Given problem
Return every line of the records below that contains the word "element", matching its case exactly.

Image-linked spatial questions
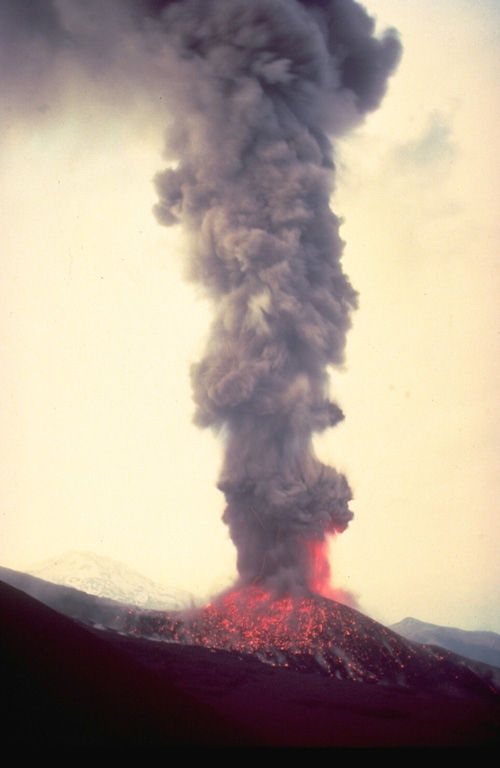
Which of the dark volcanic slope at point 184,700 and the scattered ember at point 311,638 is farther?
the scattered ember at point 311,638

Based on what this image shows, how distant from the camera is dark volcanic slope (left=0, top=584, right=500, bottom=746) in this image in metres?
16.9

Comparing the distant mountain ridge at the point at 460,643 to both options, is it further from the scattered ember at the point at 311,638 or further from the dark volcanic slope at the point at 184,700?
the dark volcanic slope at the point at 184,700

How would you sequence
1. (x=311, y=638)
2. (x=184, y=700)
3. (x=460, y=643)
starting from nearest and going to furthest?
(x=184, y=700) → (x=311, y=638) → (x=460, y=643)

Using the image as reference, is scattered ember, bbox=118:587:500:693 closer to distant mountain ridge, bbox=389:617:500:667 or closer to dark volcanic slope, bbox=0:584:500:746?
dark volcanic slope, bbox=0:584:500:746

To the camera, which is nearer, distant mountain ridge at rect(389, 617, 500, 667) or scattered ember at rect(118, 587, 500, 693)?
scattered ember at rect(118, 587, 500, 693)

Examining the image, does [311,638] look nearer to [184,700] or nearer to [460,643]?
[184,700]

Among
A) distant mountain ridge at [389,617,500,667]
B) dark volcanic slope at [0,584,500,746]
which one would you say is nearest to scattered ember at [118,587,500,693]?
dark volcanic slope at [0,584,500,746]

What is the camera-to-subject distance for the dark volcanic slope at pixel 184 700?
55.3ft

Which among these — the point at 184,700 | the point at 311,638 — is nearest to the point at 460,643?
the point at 311,638

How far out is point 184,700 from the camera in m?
21.3

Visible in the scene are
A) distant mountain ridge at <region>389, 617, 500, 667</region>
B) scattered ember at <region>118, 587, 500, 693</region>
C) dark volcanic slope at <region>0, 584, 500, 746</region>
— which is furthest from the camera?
distant mountain ridge at <region>389, 617, 500, 667</region>

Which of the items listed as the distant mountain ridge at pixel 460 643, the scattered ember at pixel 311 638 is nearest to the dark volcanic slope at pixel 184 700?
the scattered ember at pixel 311 638

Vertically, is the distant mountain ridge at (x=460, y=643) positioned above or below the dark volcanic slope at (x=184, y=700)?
below

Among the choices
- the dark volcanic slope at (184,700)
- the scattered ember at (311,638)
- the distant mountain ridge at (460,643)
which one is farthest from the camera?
the distant mountain ridge at (460,643)
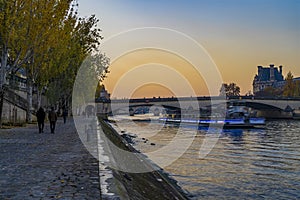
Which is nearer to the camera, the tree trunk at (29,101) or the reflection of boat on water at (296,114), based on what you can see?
the tree trunk at (29,101)

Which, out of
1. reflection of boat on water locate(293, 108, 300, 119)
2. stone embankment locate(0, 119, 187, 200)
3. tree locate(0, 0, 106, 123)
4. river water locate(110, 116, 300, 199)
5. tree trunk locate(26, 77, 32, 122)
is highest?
tree locate(0, 0, 106, 123)

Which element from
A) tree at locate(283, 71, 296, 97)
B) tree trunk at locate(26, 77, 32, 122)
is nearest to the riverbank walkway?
tree trunk at locate(26, 77, 32, 122)

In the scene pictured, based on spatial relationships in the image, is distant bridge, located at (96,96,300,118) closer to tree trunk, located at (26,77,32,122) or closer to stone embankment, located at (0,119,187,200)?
tree trunk, located at (26,77,32,122)

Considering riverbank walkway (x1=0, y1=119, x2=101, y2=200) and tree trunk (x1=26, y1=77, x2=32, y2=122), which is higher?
tree trunk (x1=26, y1=77, x2=32, y2=122)

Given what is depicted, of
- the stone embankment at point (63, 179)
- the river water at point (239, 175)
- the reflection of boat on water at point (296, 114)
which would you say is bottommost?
the river water at point (239, 175)

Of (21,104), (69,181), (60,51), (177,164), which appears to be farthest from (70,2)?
(69,181)

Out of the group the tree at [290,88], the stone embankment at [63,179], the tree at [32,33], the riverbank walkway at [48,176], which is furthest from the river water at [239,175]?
the tree at [290,88]

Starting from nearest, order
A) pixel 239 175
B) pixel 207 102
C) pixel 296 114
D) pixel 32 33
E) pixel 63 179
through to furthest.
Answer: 1. pixel 63 179
2. pixel 239 175
3. pixel 32 33
4. pixel 207 102
5. pixel 296 114

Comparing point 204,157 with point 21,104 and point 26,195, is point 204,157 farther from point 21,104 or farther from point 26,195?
point 21,104

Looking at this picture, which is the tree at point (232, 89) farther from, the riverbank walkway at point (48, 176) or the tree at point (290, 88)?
the riverbank walkway at point (48, 176)

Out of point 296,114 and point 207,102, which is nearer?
point 207,102

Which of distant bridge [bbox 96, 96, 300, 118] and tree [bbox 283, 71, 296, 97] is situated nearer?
distant bridge [bbox 96, 96, 300, 118]

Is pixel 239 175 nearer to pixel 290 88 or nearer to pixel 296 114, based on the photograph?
pixel 296 114

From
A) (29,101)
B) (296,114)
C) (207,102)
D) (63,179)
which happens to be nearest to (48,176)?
(63,179)
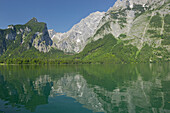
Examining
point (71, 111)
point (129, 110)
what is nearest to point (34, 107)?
point (71, 111)

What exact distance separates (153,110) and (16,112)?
25811mm

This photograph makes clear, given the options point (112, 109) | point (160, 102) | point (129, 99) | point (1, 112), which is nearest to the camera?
point (1, 112)

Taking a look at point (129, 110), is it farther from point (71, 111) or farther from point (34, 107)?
point (34, 107)

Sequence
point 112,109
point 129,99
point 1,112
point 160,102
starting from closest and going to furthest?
point 1,112, point 112,109, point 160,102, point 129,99

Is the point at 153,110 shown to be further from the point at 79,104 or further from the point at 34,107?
the point at 34,107

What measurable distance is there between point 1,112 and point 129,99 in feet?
90.1

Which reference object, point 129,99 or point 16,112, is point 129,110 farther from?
point 16,112

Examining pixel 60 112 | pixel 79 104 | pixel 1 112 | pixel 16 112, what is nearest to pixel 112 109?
pixel 79 104

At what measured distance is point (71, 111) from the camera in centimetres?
2517

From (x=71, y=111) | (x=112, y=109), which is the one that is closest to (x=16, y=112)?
(x=71, y=111)

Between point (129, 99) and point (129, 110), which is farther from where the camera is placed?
point (129, 99)

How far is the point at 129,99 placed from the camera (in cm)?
3183

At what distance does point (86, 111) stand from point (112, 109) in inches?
205

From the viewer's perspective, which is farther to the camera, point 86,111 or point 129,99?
point 129,99
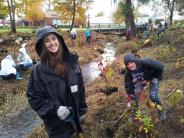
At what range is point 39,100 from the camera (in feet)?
13.9

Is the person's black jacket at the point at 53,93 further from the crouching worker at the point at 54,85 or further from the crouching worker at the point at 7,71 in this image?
the crouching worker at the point at 7,71

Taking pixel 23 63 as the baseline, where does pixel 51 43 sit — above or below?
above

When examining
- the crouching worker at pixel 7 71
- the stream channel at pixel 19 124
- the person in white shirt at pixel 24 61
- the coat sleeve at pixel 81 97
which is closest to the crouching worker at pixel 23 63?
the person in white shirt at pixel 24 61

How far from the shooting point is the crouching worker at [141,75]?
622 centimetres

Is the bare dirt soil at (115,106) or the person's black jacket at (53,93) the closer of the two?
the person's black jacket at (53,93)

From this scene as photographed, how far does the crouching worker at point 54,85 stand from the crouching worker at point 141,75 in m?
2.05

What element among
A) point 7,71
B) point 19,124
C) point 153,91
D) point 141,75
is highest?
point 141,75

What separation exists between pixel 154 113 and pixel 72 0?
38.4 m

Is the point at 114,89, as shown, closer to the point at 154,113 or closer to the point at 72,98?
the point at 154,113

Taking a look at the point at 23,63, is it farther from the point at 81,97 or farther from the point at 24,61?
the point at 81,97

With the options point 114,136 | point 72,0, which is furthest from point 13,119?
point 72,0

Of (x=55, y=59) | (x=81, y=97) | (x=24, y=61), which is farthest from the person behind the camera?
(x=24, y=61)

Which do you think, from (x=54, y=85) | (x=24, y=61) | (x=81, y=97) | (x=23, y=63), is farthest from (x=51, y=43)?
(x=24, y=61)

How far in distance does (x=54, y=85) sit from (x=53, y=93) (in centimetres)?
9
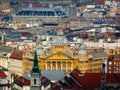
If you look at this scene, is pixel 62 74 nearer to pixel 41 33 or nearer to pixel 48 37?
pixel 48 37

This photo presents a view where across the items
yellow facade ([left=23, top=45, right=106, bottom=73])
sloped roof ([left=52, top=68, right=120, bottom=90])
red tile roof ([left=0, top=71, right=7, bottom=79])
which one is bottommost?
yellow facade ([left=23, top=45, right=106, bottom=73])

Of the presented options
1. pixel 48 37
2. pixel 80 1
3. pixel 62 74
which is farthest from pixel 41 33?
pixel 80 1

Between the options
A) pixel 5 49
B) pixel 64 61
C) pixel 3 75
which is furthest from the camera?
pixel 5 49

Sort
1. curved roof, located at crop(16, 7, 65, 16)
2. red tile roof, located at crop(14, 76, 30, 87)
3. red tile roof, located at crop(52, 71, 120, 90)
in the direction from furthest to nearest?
curved roof, located at crop(16, 7, 65, 16) → red tile roof, located at crop(14, 76, 30, 87) → red tile roof, located at crop(52, 71, 120, 90)

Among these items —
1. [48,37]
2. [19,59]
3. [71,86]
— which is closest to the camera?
[71,86]

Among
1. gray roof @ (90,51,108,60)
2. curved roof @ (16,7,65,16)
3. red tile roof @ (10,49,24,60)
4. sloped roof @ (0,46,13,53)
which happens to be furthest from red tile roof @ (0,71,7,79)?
curved roof @ (16,7,65,16)

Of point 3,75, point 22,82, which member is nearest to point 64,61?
point 3,75

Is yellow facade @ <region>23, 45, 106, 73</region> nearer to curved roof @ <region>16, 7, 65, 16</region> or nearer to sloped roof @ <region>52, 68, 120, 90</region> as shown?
sloped roof @ <region>52, 68, 120, 90</region>

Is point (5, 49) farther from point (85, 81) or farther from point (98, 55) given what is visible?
point (85, 81)
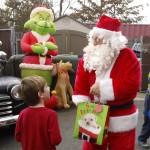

Answer to this problem
Which element from
What element among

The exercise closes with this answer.